Parmi toutes ces règles, il y en a une laissée en héritage par Gérard Houllier à laquelle on tient tout particulièrement : avoir dans son effectif un ou deux joueurs de classe mondiale. Voyant midi à sa porte, le grand architecte du Serpent à Sonnettes s'était empressé de promouvoir publiquement Juninho parmi ces types dont les exploits finissent par tourner en boucle sur youtube. Dans le secret de ces entretiens qu'il pratiquait avant chaque match de Ligue des Champions avec chacun de ses joueurs et qui avaient tant impressionné Diarra, on le soupçonne d'avoir envoyé le compliment à près de la moitié de son effectif.

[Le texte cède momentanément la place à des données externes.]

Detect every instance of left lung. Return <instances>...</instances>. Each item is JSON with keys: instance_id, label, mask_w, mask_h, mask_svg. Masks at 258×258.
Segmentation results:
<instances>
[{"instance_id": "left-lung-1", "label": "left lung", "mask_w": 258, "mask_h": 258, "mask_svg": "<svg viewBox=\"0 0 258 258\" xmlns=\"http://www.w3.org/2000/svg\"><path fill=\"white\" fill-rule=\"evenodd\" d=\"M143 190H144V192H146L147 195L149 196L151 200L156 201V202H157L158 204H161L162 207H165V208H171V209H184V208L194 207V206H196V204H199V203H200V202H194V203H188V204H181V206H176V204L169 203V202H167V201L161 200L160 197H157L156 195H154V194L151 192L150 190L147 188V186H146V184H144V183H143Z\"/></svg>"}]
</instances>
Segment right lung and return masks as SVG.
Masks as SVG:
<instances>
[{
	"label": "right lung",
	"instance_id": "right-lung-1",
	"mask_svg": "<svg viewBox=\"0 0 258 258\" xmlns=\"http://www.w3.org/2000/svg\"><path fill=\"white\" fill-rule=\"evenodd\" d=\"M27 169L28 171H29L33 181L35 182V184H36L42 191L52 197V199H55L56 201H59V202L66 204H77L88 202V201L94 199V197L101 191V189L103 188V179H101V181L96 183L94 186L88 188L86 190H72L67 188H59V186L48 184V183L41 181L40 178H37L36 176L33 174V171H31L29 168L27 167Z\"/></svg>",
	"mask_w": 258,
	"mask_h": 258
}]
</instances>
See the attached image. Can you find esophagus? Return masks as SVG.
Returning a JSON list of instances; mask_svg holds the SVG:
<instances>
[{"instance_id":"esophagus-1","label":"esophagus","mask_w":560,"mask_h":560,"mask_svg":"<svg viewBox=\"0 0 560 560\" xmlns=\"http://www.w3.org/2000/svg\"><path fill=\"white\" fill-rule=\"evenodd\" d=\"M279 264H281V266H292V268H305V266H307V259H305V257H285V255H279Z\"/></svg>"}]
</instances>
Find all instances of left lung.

Houllier et Juninho partis, restait un filon à entretenir pour l'OL. Le plus court chemin a consisté à se payer les types capables de rejoindre le club très fermé des joueurs qui ont ce truc en plus que les autres n'ont pas. Quitte à oublier qu'avant le prix, ce sont encore ces rencontres bigger than life qui servent de révélateur. Alors qu'on hésitait à savoir qui de Lisandro ou de Gourcuff sortirait du chapeau pour cette fois, les premières minutes du match de samedi ont réglé la question : seul Lloris a la carrure de l'homme providentiel dans les très grandes occasions.

Une nouvelle pas franchement rassurante quand on sait qu'il sera sans doute question d'un départ en fin de saison. Mais une victoire de plus pour tous les grands échalas à tête de moineau qui se cherchent un héros depuis que Jarvis Cocker a versé dans la semi-clandestinité.
The Soft Pack -; Extinction

La semaine passée, on était prêt à ne retenir du passage de Toulalan sur OL TV que ces quelques passages sur les dessous de son coup de spleen de début de saison. Avant de se rappeler cette drôle de révélation passée inaperçue : « Ce n'est pas le match avant un retour décisif de Ligue des Champions qui est le plus difficile à jouer. C'est celui d'après. »

Un match d'après pas seulement difficile parce qu'il se jouera contre Rennes. Plutôt un match qui a tout du juge de paix quand il faut revenir au quotidien de la L1, avec des illusions en moins quand la défaite a pris des allures de leçon. Par chance, comme le rappelait Puel le mois dernier dans Lyon Capitale, l'OL est déjà passé par là : « Quand je suis arrivé à Lyon, ce qui était marquant, que ce soit de la part des dirigeants, du président, ou des supporters, l'attente était au niveau de la Ligue des champions. (...) Après l'élimination contre Barcelone, la saison était terminée. C'était une vraie dépression. Plus rien ne les intéressait derrière. Ils ne voulaient plus s'entraîner, jouer... Les gens ne s'en rendent pas compte, mais atteindre cette troisième place, ç'a été très costaud. »

Ces dernières temps, les joueurs se sont succédé pour rappeler que l'objectif de la saison était bien de ramener un titre, quelque soit le résultat au retour de Bernabeu. Bien plus que la petite claque ramenée de Madrid, c'est encore la fermeture de la parenthèse européenne qu'il convient de digérer en trois jours et deux nuits. Hors du sentier rythmé par les étapes européennes, l'allure du collectif lyonnais paraît plus cahoteuse, plus incertaine. Et la fin de saison pourrait promettre d'être aussi duraille que le fut le début pour peu que s'éteigne samedi le tout dernier espoir accroché aux cœurs lyonnais, celui d'un titre de champion de France.